§ **What you will do**:
Render the entries below as a Markdown table with the columns Row and Line, numbering each line, omitting blank lines, and leaving out the pictures.

§ **Data provided**:
● ● ●

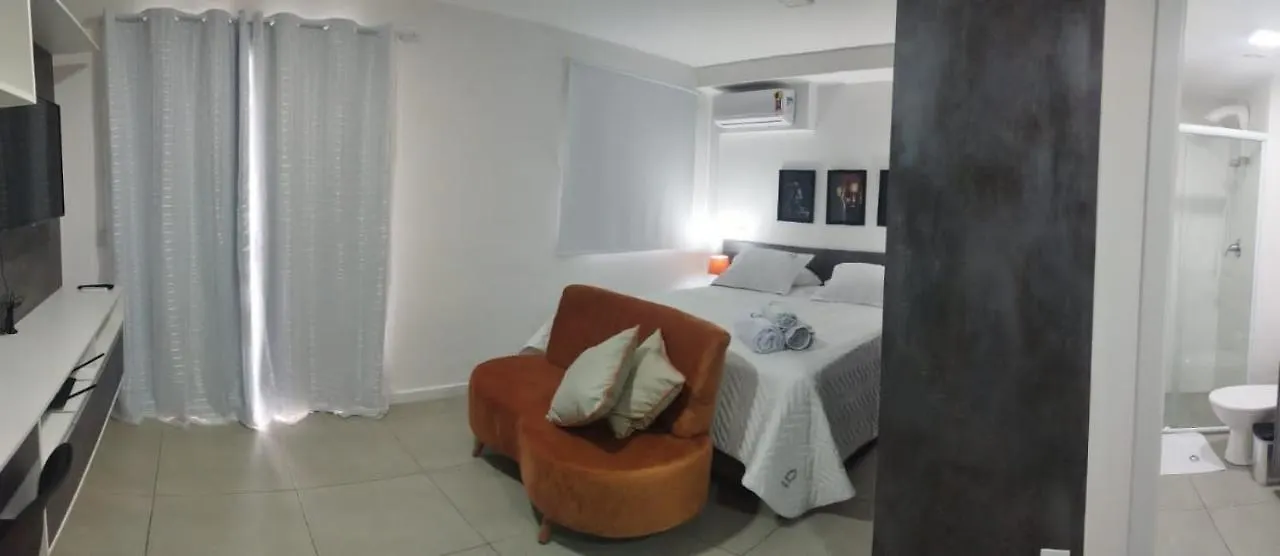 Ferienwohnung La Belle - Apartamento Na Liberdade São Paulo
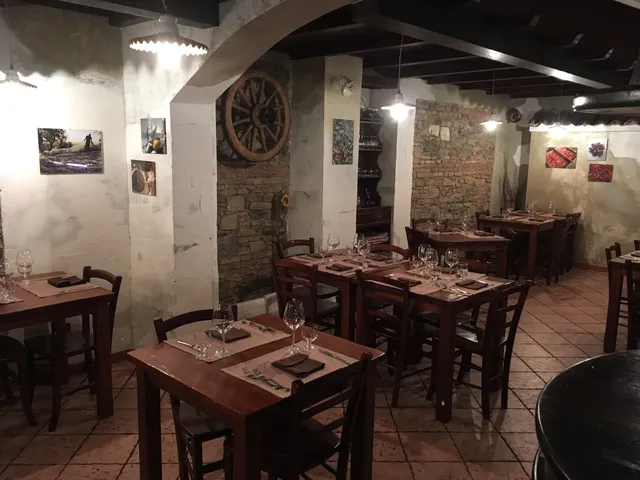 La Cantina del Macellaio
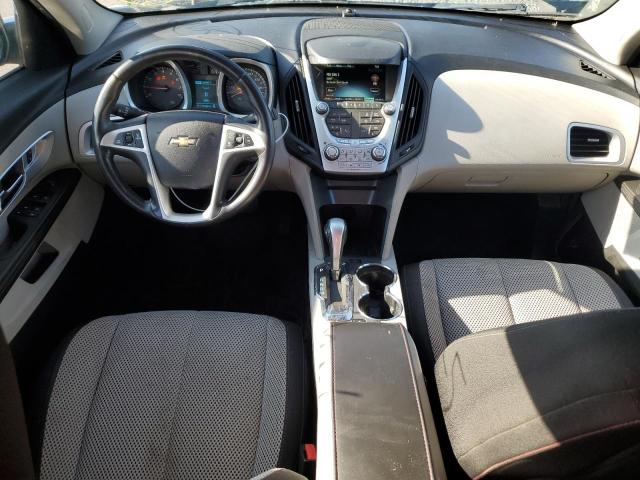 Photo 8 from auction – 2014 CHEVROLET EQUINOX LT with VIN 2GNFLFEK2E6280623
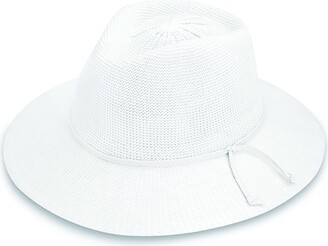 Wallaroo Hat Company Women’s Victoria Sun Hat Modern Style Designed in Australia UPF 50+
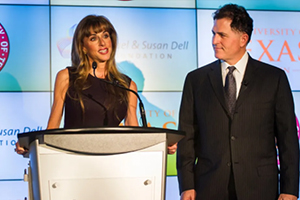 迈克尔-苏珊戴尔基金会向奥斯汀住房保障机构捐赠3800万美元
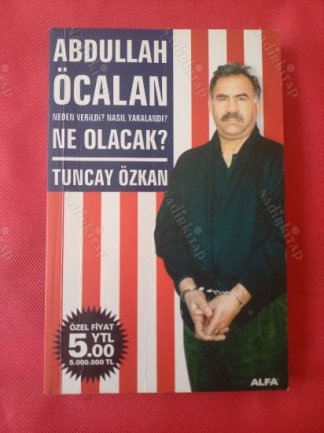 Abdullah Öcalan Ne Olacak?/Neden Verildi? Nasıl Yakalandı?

● ● ●

§ **Output of the task**:
| Row | Line |
|---|---|
| 1 |  Ferienwohnung La Belle - Apartamento Na Liberdade São Paulo |
| 2 |  La Cantina del Macellaio |
| 3 |  Photo 8 from auction – 2014 CHEVROLET EQUINOX LT with VIN 2GNFLFEK2E6280623 |
| 4 |  Wallaroo Hat Company Women’s Victoria Sun Hat Modern Style Designed in Australia UPF 50+ |
| 5 |  迈克尔-苏珊戴尔基金会向奥斯汀住房保障机构捐赠3800万美元 |
| 6 |  Abdullah Öcalan Ne Olacak?/Neden Verildi? Nasıl Yakalandı? |